I had my daughter two years after high school.  At this point I had obviously recognized some of my femininity, but not all of it. I am not sure I know now what it is all about, but I am learning.

My daughter is a whole package of things I am not, mixed in with a handful of things that are just like me. 
She is only in 8th grade and wears a pretty fair amount of makeup.  Not every day, but a good number of them.
She dresses to show off her femininity. She loves to match and show off her athletic & thin body.
She plays sports, and gets dirty, but she also takes care of her appearance even in uniform.
She never has a day where she looks like she hasn't tried to put her appearance together.
She squees at bugs and spiders.
She cries when she hurts.



But what astounds me most, is even as a dancer, a softball player, a theater tech kid, a choir singer, a track runner, an honors student, and an art aficionado, she still gets made fun of for being a girl.  Her cousins poke fun if she doesn't hit their 55 mph baseball; she can hit the hell out of a 60 mph softball. They tell her anyone can play softball when you swing a bat at a grapefruit.  Its just a ribbing. All in good fun, right?  We take it with a grain of salt, but what is so wrong with playing like a girl?  I know some fine female athletes!  Some are dear friend, while some of whom I have had the privilege of coaching for the last 2 years.  Not one of them makes me giggle or laugh at how girly they are or how they throw or how they catch.  It makes



When did "being a girl" become such a bad thing?

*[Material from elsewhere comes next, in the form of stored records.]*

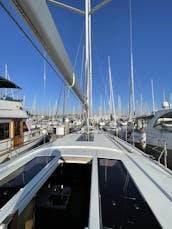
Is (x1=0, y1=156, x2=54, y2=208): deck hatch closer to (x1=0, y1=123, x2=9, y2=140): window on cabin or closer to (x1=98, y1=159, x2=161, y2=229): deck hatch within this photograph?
(x1=98, y1=159, x2=161, y2=229): deck hatch

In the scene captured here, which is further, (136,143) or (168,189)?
(136,143)

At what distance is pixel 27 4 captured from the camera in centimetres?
153

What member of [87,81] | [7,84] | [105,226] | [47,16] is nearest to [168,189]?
[105,226]

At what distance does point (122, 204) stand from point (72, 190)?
6.54 feet

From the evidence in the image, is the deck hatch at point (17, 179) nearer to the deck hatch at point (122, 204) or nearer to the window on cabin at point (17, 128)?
the deck hatch at point (122, 204)

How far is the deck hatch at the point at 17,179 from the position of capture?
2.29m

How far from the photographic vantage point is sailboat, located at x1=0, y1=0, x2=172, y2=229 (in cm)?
168

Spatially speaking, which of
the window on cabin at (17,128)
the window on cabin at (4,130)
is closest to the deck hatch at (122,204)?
the window on cabin at (4,130)

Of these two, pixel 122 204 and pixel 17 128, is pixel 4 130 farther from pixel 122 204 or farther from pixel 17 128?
A: pixel 122 204

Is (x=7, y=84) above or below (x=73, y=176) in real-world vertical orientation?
above

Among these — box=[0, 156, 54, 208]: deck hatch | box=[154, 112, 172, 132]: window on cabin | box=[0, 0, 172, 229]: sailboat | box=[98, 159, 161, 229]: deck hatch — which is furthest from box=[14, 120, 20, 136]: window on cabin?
box=[154, 112, 172, 132]: window on cabin

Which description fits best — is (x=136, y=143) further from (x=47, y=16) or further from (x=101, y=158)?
(x=47, y=16)

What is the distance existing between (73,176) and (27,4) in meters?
3.31

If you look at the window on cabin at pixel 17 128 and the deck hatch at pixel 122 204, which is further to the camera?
the window on cabin at pixel 17 128
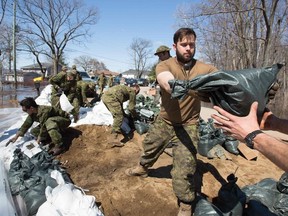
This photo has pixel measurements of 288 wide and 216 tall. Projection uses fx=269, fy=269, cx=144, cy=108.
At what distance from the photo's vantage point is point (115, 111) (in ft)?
17.1

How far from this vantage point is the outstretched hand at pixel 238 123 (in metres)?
1.45

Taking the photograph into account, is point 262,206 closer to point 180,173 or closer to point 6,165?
point 180,173

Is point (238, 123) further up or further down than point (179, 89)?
further down

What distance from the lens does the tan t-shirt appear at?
270 centimetres

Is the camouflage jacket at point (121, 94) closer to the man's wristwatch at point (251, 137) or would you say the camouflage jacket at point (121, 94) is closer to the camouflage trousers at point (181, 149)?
the camouflage trousers at point (181, 149)

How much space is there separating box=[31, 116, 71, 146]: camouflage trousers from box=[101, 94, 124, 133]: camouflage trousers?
0.93 meters

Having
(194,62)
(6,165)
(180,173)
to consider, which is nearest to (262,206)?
(180,173)

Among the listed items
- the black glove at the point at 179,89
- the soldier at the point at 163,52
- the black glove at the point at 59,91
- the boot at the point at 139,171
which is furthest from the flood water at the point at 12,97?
the black glove at the point at 179,89

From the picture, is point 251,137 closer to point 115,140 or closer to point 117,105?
point 115,140

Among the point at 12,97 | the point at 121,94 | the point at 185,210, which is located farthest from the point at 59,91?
the point at 12,97

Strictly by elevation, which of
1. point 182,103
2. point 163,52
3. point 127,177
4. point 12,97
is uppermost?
point 163,52

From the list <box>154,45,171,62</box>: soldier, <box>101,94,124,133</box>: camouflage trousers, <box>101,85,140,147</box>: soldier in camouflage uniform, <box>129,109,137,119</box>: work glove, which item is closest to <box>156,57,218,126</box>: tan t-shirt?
<box>154,45,171,62</box>: soldier

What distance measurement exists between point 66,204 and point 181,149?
1.23 meters

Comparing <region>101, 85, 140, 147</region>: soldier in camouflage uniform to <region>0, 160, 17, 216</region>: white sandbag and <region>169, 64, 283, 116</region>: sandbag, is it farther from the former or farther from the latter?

And who is still teaching their children that women aren't as capable as men are?  Humanity wouldn't even be here if it weren't for our ability to create life inside of us.  Giving birth is one of the most incredible and painful feats the human body could ever experience, yet we are still considered weak. Is it because we nurture? Or because we are inherently kind?  I haven't figured it out.

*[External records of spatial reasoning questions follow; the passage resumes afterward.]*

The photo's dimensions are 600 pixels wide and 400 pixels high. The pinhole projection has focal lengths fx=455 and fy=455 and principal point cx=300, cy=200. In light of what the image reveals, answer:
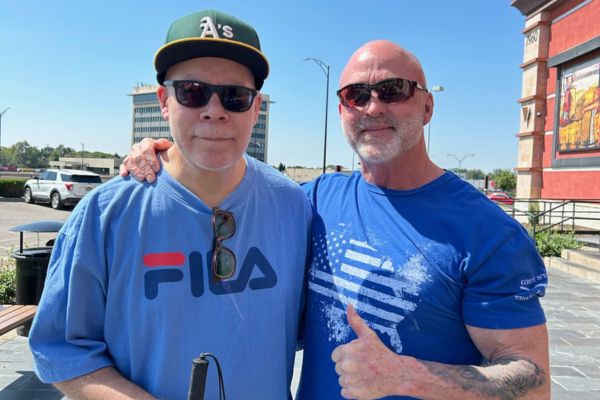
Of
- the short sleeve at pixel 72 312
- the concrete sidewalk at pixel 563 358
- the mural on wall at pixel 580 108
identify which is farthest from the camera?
the mural on wall at pixel 580 108

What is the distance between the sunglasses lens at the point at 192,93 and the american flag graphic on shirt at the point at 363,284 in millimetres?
790

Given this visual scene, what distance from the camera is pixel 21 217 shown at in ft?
52.7

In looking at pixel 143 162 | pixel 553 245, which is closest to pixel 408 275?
pixel 143 162

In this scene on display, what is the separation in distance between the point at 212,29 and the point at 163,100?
349 millimetres

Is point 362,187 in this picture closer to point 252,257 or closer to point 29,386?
point 252,257

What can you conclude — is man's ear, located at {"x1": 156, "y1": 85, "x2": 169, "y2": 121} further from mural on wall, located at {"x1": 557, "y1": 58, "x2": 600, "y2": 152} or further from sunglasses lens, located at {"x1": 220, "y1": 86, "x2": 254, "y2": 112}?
mural on wall, located at {"x1": 557, "y1": 58, "x2": 600, "y2": 152}

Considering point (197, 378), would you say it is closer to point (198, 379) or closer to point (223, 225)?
point (198, 379)

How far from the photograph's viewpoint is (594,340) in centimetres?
556

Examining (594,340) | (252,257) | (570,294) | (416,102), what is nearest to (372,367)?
(252,257)

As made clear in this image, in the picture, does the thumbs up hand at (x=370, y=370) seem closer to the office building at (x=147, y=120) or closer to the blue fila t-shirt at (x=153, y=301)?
the blue fila t-shirt at (x=153, y=301)

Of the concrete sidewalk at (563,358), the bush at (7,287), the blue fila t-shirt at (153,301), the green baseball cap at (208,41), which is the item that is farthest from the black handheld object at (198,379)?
the bush at (7,287)

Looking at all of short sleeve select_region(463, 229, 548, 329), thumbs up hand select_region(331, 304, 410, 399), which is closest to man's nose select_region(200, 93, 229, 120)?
thumbs up hand select_region(331, 304, 410, 399)

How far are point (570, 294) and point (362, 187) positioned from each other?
24.6 feet

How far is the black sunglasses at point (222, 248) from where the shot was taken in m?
1.62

And then there is the way that women treat other women.  Judging their legging choices or hairstyles. Did you see her outfit today? or I cannot believe she would wear something like that!  When we should be commending bravery to take on bold style choices or complimenting her confidence instead of saying "What was she thinking?" or "She is way too fat to wear that!"  I work in an office filled with women who constantly cut each other for their style decisions and I find it sad that we are so concerned with other people's appearances.
But the 30, 40, and 50 year old women do not concern me even a fraction of as much as it concerns me when I hear teenagers doing to each other.  Most of the time, they aren't slamming other girls, but they are wishing they were thinner, or taller, or had so-and-so's legs, or what's-her-name's hair.  What they have been given isn't good enough for them. And I can't help but think it has so much to do with how we, their mothers, were conditioned as children.

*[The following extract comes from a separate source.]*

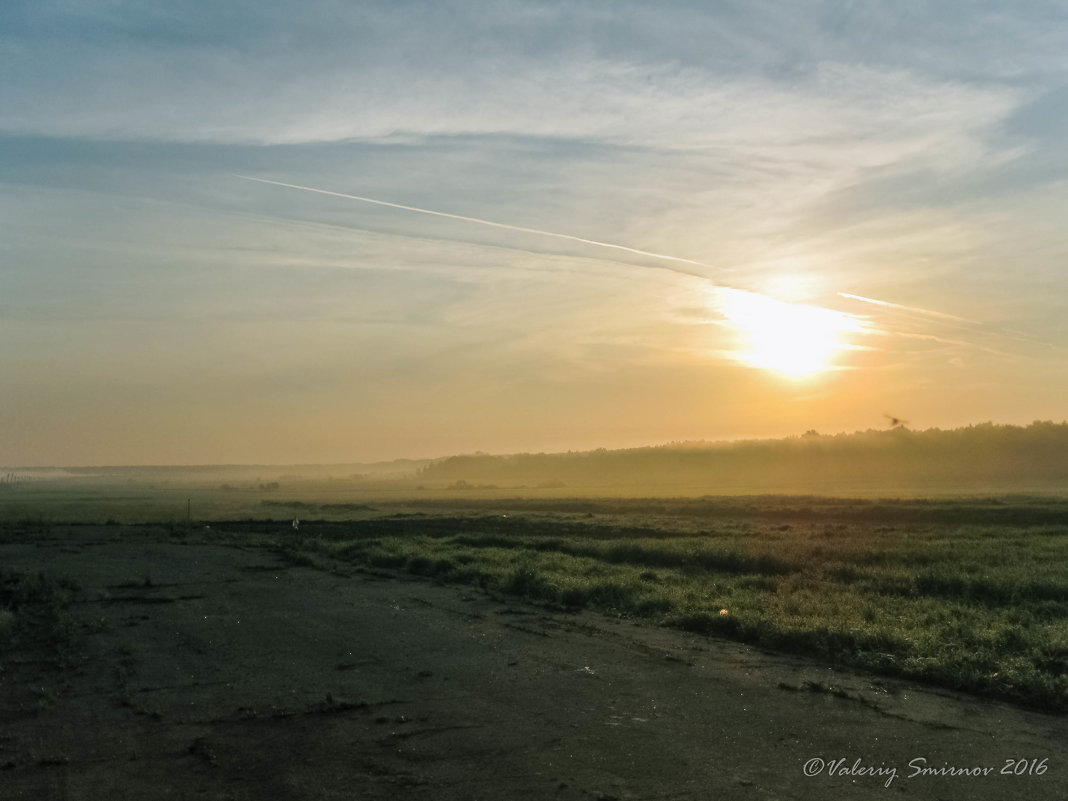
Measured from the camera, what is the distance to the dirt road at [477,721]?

Women should look a certain way. I have never looked that way.
Women should speak a certain way. I use expletives in most sentences.
Women should always sweet and nurturing. I am kind, but I am rarely sweet.
Women shouldn't be loud or vulgar.  I am not sure that I have been anything but loud since birth.
Women should raise the children. Can't we raise our children and be bread-winners?

This random list of five "should" sentences are not even a fraction of the things women are expected to be.  We couldn't possibly live up to all of the world's expectations.  Especially when majority of the population over 60 years old, comes from an era where women were inferior to men - on the ball field, in the workplace, and especially at home.



Everywhere I turn my friends and family are saying to stop judging for religion, stop judging for sexuality, stop judging for political decisions, but then we all judge each other on things like a hairdo or a cleavage-y top or ugly sneakers as if those decisions are the ones which define us; they are not.


If it doesn't affect you waking up each day, being successful, providing for your family, bettering yourself, the health and welfare of your family, and going to bed each night, then please, by all means, shut up.